What’s done is done. Once it’s in the past, there’s nothing you can do about it. Especially if it happened years ago. We simply cannot change the past.
Makes sense. Of course it does. As much as we wish we could redo something we mishandled, we know we cannot. But what if, like lots of things, it’s true but incomplete.
Let’s say, I failed to show up for someone when they needed me. This happens more than I’d like to admit. And yet, my revisit with this past failure doesn’t only have to be frustrating. I can make a visit to a prior mistake and determine to turn it into a turning point.
I can decide to give it offspring. To make it the birthplace of some new habit. When I do so, I can give progeny to a prior error. In this way, repentance is an extraordinary gift. It admits of a certain ascendancy over time itself. It can hover over time and remake things that were completed long ago.
“Repentance is the most unassuming of all miracles,” wrote a young Rabbi Abraham Joshua Heschel. Unassuming can mean subtle. It can also mean the opposite of assumed. That is, far from given.

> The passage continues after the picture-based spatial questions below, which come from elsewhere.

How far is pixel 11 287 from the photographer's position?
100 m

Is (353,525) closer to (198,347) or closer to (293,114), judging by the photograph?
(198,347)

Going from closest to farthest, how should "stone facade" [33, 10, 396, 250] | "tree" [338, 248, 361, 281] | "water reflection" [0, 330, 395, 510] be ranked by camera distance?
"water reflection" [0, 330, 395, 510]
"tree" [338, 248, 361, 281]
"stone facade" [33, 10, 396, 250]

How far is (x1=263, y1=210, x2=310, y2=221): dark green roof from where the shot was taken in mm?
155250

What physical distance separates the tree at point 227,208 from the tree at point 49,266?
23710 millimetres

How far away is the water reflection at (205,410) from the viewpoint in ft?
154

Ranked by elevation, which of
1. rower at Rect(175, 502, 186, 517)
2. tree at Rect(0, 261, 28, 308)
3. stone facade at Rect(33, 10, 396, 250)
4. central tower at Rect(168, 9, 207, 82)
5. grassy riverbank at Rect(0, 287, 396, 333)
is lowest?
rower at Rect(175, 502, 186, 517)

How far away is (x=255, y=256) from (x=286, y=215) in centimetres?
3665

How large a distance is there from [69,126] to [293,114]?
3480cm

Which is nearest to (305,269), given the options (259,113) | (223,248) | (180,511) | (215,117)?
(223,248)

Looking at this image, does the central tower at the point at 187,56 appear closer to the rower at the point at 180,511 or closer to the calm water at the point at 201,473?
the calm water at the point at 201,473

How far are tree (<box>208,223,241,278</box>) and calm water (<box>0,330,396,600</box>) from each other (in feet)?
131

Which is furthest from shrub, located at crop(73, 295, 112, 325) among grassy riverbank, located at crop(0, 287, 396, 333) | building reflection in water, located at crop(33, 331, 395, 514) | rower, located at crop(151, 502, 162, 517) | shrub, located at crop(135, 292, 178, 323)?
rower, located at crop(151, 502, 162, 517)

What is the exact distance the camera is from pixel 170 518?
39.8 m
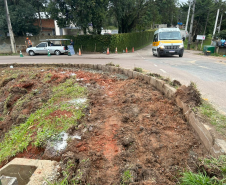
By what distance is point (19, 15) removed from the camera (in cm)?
2359

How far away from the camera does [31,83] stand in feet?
25.0

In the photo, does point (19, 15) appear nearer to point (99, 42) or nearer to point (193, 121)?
point (99, 42)

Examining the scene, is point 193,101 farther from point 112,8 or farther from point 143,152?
point 112,8

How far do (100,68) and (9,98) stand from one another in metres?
5.08

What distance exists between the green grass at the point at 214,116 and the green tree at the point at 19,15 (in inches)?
1028

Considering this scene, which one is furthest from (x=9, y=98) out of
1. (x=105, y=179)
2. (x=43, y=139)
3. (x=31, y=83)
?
(x=105, y=179)

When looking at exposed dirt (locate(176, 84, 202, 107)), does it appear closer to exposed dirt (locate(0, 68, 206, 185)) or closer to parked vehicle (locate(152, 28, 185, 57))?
exposed dirt (locate(0, 68, 206, 185))

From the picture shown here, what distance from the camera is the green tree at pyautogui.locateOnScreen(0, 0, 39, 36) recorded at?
908 inches

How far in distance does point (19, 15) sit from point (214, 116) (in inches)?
1061

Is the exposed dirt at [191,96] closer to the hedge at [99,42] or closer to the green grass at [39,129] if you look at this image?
the green grass at [39,129]

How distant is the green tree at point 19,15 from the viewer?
908 inches

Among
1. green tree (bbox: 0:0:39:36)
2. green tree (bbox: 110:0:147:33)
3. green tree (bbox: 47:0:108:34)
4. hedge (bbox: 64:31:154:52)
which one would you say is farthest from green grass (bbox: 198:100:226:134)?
green tree (bbox: 0:0:39:36)

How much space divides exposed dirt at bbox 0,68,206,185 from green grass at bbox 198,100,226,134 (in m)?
0.42

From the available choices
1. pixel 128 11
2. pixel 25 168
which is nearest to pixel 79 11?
pixel 128 11
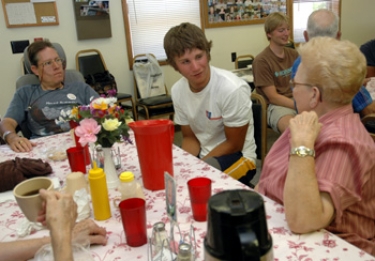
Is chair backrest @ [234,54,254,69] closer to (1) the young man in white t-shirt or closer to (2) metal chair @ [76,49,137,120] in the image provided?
(2) metal chair @ [76,49,137,120]

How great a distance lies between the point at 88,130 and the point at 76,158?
276 millimetres

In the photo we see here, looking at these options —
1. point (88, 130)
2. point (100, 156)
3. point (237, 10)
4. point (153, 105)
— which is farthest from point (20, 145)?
point (237, 10)

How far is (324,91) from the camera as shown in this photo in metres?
1.11

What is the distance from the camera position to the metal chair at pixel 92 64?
4062 mm

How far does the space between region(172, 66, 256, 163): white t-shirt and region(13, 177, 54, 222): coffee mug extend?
1.01 meters

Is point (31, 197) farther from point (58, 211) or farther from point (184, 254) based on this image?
point (184, 254)

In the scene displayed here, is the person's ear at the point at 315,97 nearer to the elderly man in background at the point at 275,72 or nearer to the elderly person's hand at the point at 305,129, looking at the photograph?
the elderly person's hand at the point at 305,129

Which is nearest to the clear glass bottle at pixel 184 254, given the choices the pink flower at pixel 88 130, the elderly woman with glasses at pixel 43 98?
the pink flower at pixel 88 130

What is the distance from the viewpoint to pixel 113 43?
4.31m

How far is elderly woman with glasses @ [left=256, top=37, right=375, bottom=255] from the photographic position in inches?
38.2

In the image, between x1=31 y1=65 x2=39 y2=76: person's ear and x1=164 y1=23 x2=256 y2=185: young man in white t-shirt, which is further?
x1=31 y1=65 x2=39 y2=76: person's ear

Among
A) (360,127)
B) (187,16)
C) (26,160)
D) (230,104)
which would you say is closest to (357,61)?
(360,127)

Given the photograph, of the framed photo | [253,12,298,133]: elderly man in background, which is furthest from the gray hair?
the framed photo

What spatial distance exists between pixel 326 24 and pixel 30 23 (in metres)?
3.05
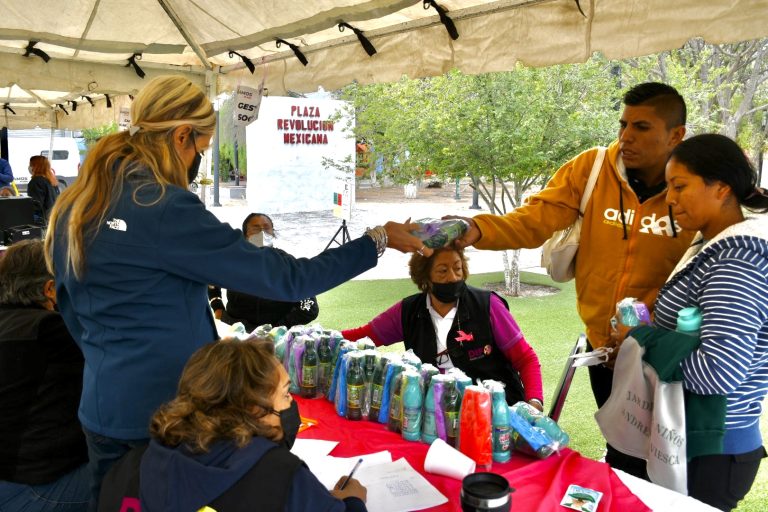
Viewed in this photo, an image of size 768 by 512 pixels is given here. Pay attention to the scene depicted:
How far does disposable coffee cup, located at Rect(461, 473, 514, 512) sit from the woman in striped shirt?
787mm

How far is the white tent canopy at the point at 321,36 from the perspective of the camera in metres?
2.51

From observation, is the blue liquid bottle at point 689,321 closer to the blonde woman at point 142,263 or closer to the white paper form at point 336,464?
the white paper form at point 336,464

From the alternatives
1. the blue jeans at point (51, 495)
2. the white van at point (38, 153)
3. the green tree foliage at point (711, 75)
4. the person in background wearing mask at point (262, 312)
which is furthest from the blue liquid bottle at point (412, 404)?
the white van at point (38, 153)

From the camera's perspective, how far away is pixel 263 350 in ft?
5.57

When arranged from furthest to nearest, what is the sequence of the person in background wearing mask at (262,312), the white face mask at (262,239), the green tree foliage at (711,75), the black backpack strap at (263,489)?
the green tree foliage at (711,75), the white face mask at (262,239), the person in background wearing mask at (262,312), the black backpack strap at (263,489)

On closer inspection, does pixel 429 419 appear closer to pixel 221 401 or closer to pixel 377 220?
pixel 221 401

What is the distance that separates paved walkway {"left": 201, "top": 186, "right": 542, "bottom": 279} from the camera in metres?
12.8

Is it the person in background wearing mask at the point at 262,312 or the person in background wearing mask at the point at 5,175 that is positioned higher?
the person in background wearing mask at the point at 5,175

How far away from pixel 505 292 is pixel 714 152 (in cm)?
803

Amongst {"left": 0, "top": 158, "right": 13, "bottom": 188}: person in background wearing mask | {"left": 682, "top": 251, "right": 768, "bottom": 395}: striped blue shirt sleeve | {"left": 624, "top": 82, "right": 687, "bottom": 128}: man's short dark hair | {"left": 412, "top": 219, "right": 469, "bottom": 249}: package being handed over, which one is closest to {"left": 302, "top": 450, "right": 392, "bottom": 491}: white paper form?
{"left": 412, "top": 219, "right": 469, "bottom": 249}: package being handed over

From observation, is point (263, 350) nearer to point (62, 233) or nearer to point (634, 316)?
point (62, 233)

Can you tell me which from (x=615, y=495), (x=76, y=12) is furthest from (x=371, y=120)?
(x=615, y=495)

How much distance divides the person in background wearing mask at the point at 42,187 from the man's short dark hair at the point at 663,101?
8827 millimetres

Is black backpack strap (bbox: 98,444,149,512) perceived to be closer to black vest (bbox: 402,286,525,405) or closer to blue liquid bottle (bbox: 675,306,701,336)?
blue liquid bottle (bbox: 675,306,701,336)
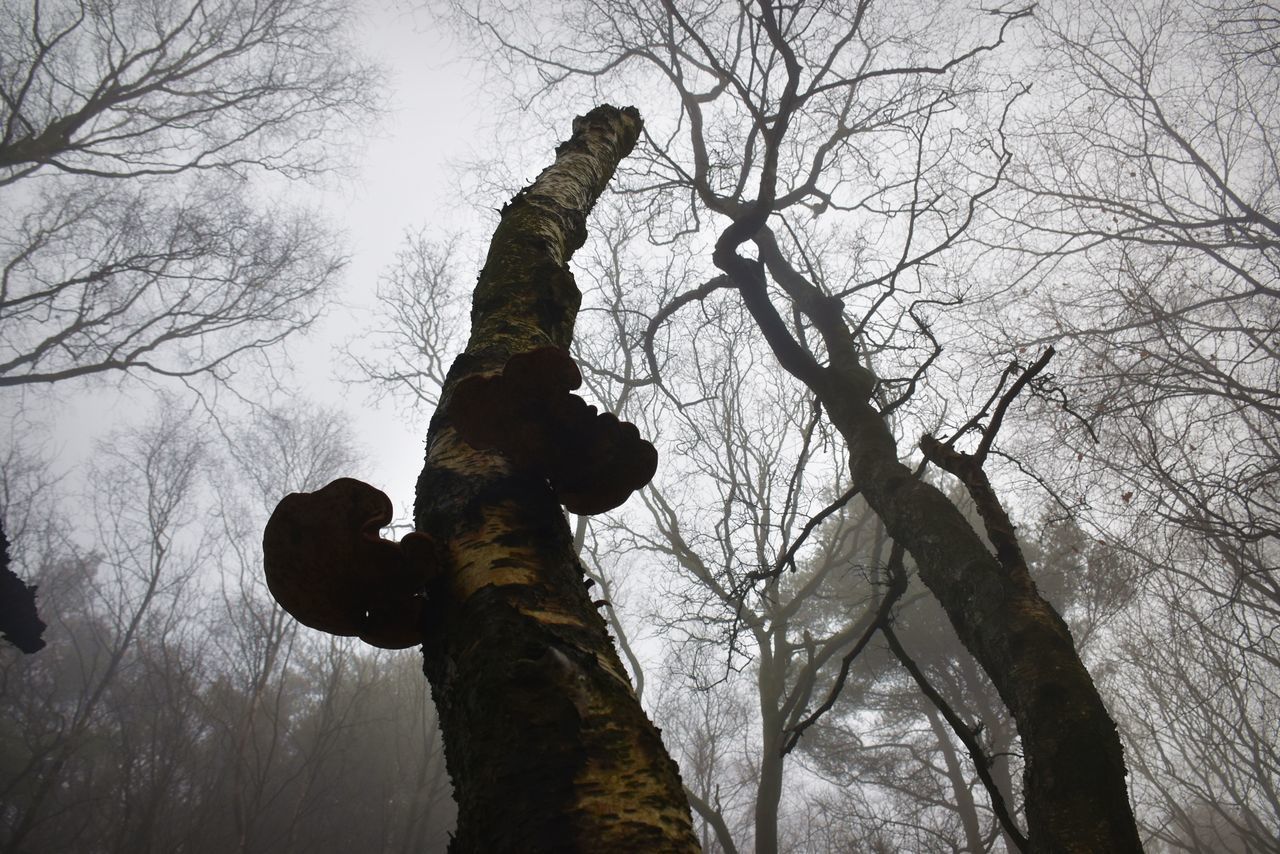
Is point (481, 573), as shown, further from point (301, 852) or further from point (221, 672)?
point (301, 852)

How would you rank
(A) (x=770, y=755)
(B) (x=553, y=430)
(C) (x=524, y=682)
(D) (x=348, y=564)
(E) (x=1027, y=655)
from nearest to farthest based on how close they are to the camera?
(C) (x=524, y=682), (D) (x=348, y=564), (B) (x=553, y=430), (E) (x=1027, y=655), (A) (x=770, y=755)

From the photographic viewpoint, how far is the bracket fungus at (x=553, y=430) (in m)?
1.00

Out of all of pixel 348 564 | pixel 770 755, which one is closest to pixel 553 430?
pixel 348 564

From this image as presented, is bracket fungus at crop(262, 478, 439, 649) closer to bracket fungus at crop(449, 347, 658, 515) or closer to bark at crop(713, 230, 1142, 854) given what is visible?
bracket fungus at crop(449, 347, 658, 515)

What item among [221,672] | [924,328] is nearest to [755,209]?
[924,328]

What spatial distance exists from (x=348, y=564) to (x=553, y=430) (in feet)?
1.25

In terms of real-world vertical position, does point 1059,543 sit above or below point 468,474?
above

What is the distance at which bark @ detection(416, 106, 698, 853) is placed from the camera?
1.98 ft

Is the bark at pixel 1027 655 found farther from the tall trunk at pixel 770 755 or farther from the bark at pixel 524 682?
the tall trunk at pixel 770 755

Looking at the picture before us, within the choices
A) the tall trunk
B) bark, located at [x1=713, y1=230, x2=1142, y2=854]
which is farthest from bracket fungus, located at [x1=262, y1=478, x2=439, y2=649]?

It’s a New Year yet we find ourselves late in the Torah reading cycle. It’s curious that the beginning of the Year coincides with the end of the Torah. It’s only at the end of Deuteronomy that the word for repentance, return, appears and recurs (Deut 30). Here’s a good question: Why does the Torah take so long to teach the power of repentance? Something so precious to God might have appeared prior to the final chapters of the last book of the Torah. Perhaps, it comes so late in order to convey that it’s never too late to repent.
What’s your return policy? May this be the season when refunds become remade misdeeds. And may you quietly sense the birth of glimmers of repurposed potential in the year to come.